▶ [AIM] Please reproduce the committee testimony below word for word, starting with "ASSISTANT CHIEF CONSTABLE" and going on through "make it today.".

## BEGIN SELECTED EXCERPT

Select Committee on Northern Ireland Affairs Minutes of Evidence


Examination of Witness (Questions 1 - 19)

WEDNESDAY 16 JANUARY 2002

ASSISTANT CHIEF CONSTABLE RAYMOND WHITE OBE

Chairman

  1. Mr White, good afternoon and thank you for coming. We understand that your boss is not well.
  (Mr White) He is I think suffering somewhat from a little bit of exhaustion.

  2. I am not surprised. Please give him our best wishes and say that we quite understand that he has not been able to make it today.
  (Mr White) I will indeed.

  3. Can I start off with the baseline as it were and that is the paramilitaries' requirement for money. How much do they need, the various groups, in order to operate, and how much, in so far as you know, do they actually have? I realise this is not an exact science but I think you will have a pretty fair idea.
  (Mr White) I think I can echo your sentiments. It is not an exact science by any means. Over the years we have sought to monitor the amounts of money that each of the organisations has a requirement for. Each organisation in itself is differently structured and therefore its means of raising money and spending money are separate entities in their own right. The main organisation is the Provisional IRA. The figure there we estimate at this moment in time is that it has a capacity to raise between five and eight million pounds a year for funding its needs, but by no means is it expending five to eight million pounds a year. The running costs of the organisation in a sense in terms of wages only amount to about a quarter of a million pounds. Obviously you could ask the question, what happens to the remaining money? Behind the actual expenditure, which really only goes to those at brigade level and GHQ level, your average brigade officer gets something in the region of £250 to £450 a month.

  4. Have the operating costs gone significantly down since the release of the prisoners who were presumably all being financially supported?
  (Mr White) Yes. That aspect has disappeared to some degree in terms of the money that would have gone towards some of the prisoners and prisoners' families. Like all organisations, it has actually cost cut in that it no longer pays money to volunteers because it deems them not to be on active service, so they do not get the handouts that they would have got in the past. Behind the infrastructure of the organisation there are substantial costs in the sense that the organisation itself runs a fair number of motor vehicles which are purchased for the more important members and it invests fairly heavily in the properties that it has in the form of the pubs and the clubs. There is an outgoing in relation to those activities. In that sense each brigade has a capacity to be somewhat self-financing, having something in the region of £30,000 as a sort of float upon which they can call to support the activity that they may be engaged in. An organisation such as RIRA, being much smaller, has estimated running costs in the region of £350,000 and by and large, not being structured as the PIRA is structured, it raises its money more or less as it requires it from fuel smuggling, from cigarette smuggling and such things of that nature. CIRA, being a smaller organisation than that, is £25,000 to £30,000.

## END SELECTED EXCERPT
## BEGIN DATA

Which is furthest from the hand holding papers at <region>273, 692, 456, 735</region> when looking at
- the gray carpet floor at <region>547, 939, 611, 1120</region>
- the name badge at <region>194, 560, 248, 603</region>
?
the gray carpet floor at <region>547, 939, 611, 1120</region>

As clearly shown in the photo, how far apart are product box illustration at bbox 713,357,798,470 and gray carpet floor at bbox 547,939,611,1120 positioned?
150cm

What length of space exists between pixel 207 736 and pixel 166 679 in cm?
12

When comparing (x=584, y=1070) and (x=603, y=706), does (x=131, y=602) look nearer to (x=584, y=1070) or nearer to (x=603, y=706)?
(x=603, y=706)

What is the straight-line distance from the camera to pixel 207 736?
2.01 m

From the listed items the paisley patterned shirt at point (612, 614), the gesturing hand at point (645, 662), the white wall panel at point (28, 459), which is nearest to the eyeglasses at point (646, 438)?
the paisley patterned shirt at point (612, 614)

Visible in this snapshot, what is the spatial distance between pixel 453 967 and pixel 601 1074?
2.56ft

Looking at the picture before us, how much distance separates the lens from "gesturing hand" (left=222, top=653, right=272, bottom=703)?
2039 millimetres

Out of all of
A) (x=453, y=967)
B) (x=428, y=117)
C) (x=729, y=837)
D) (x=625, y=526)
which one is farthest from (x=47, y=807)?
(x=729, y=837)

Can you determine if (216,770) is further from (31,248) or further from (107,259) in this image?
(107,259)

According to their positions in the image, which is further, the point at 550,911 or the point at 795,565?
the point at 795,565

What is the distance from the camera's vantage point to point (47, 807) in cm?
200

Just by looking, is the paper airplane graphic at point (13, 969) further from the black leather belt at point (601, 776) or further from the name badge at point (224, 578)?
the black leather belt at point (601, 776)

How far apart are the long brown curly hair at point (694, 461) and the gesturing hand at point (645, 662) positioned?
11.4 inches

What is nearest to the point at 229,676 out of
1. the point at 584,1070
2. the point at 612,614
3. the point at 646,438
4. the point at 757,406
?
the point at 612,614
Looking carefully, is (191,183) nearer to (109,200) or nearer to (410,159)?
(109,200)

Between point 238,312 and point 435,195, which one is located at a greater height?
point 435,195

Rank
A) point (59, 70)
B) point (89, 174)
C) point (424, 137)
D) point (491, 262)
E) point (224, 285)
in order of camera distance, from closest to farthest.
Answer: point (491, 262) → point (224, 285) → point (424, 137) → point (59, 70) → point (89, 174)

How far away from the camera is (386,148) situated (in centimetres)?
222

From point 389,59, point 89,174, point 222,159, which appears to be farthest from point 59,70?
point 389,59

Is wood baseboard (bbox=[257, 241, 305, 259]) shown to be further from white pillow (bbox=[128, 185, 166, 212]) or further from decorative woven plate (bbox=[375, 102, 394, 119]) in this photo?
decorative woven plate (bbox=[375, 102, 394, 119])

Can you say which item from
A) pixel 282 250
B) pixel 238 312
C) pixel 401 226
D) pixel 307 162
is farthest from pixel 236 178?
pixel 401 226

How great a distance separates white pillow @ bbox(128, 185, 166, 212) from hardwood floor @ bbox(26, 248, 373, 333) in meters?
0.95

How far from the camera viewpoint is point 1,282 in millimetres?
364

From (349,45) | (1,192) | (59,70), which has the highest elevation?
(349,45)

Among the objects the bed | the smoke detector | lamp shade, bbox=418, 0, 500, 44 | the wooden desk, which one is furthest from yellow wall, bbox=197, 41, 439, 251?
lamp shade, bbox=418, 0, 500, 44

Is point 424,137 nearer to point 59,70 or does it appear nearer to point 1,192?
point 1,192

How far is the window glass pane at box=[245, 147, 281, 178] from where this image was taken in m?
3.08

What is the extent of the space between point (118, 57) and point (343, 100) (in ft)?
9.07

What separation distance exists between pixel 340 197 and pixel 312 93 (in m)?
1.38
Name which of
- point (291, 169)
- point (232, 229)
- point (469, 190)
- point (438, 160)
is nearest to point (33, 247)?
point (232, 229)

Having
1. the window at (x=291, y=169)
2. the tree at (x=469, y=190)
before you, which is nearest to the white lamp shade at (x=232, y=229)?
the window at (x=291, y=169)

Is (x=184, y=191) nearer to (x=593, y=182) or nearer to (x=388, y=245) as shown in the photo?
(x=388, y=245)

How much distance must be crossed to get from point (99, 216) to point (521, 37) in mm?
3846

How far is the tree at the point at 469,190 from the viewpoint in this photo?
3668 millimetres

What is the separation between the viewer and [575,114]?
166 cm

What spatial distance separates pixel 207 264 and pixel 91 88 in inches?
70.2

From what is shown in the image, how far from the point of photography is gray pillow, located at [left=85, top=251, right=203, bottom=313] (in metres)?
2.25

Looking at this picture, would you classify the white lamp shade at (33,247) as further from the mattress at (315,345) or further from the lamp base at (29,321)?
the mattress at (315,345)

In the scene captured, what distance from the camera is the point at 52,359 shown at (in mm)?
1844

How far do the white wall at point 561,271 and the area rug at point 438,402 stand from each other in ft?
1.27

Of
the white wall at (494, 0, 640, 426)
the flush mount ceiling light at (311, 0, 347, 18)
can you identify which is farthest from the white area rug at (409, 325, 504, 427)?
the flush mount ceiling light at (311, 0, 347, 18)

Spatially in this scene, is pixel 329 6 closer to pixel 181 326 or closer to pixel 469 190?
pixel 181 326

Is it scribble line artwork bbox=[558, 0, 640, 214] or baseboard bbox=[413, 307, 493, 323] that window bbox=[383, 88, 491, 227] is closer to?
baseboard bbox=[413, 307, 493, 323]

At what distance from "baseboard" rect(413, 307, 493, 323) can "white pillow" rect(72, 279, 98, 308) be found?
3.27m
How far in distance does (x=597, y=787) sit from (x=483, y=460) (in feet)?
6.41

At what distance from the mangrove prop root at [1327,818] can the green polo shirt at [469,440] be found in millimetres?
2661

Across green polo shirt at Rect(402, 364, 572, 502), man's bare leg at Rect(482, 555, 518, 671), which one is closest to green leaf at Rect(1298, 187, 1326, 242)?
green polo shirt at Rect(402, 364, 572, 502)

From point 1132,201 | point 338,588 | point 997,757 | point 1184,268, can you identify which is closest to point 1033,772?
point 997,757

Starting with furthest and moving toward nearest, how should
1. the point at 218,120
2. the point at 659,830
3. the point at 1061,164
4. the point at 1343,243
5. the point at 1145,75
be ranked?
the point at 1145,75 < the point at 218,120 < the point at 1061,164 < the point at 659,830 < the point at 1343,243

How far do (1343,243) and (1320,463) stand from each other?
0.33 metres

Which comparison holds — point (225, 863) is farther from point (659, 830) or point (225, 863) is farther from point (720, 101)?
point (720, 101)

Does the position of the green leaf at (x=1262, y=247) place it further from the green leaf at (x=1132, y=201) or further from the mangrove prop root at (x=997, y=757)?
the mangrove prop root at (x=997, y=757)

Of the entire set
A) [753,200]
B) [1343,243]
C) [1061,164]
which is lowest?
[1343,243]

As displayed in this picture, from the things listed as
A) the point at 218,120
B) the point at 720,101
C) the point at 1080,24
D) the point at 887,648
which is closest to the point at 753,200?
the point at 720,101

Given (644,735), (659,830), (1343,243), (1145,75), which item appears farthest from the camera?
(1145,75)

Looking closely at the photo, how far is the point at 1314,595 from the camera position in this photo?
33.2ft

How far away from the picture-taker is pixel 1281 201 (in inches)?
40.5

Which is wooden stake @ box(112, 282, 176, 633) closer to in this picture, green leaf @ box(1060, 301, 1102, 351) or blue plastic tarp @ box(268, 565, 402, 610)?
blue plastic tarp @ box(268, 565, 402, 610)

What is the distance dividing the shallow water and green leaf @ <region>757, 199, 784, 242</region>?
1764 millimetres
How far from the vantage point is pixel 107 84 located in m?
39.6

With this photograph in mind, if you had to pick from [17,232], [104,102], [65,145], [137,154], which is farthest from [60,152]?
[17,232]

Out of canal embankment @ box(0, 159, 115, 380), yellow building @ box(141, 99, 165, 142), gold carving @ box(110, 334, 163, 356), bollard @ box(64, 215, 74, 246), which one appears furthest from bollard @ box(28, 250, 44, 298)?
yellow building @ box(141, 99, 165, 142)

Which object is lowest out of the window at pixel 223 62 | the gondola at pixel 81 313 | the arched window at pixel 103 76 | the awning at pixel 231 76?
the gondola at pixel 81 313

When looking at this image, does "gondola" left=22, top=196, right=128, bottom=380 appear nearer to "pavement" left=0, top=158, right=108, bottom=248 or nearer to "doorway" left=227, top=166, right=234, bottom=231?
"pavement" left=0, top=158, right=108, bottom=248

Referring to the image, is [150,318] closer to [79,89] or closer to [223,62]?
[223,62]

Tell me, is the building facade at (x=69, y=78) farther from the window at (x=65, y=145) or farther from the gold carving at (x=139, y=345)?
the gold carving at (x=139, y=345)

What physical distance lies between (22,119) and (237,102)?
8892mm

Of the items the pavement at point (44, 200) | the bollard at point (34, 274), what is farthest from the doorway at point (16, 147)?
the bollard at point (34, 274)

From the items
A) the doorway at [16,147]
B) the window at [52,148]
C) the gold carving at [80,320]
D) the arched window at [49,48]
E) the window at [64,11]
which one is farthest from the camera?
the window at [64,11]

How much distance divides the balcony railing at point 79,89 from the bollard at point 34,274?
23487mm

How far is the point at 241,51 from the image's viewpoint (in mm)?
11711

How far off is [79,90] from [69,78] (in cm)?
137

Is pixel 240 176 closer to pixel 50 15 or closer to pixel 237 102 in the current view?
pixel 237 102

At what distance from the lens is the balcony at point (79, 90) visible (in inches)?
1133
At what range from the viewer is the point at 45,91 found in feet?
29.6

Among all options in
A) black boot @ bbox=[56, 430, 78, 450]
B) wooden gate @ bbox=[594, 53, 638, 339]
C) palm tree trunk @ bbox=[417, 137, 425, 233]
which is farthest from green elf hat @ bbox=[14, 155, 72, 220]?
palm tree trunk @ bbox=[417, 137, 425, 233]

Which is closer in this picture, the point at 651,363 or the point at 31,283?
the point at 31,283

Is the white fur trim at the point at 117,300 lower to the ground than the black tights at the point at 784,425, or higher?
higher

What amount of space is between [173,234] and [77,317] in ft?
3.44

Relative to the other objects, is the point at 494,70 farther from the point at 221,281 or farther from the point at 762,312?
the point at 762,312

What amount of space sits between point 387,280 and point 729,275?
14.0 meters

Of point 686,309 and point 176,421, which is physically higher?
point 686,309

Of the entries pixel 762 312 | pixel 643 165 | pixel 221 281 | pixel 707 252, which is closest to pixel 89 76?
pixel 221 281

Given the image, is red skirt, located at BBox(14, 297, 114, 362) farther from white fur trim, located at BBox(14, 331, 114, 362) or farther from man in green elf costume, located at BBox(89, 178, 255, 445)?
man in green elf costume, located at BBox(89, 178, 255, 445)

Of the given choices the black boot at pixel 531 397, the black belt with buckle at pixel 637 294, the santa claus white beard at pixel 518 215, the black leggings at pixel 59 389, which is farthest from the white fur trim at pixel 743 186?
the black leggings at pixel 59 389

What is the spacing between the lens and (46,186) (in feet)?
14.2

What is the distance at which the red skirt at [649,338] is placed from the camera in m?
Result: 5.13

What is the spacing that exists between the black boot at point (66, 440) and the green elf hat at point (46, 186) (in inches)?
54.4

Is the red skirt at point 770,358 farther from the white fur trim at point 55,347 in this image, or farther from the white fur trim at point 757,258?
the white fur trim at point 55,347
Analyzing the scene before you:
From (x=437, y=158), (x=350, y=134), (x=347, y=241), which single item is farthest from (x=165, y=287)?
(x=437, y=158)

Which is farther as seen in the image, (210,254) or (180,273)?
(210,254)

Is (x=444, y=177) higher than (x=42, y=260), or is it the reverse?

## END DATA

▶ [THE RESPONSE]
ASSISTANT CHIEF CONSTABLE RAYMOND WHITE OBE

Chairman

  1. Mr White, good afternoon and thank you for coming. We understand that your boss is not well.
  (Mr White) He is I think suffering somewhat from a little bit of exhaustion.

  2. I am not surprised. Please give him our best wishes and say that we quite understand that he has not been able to make it today.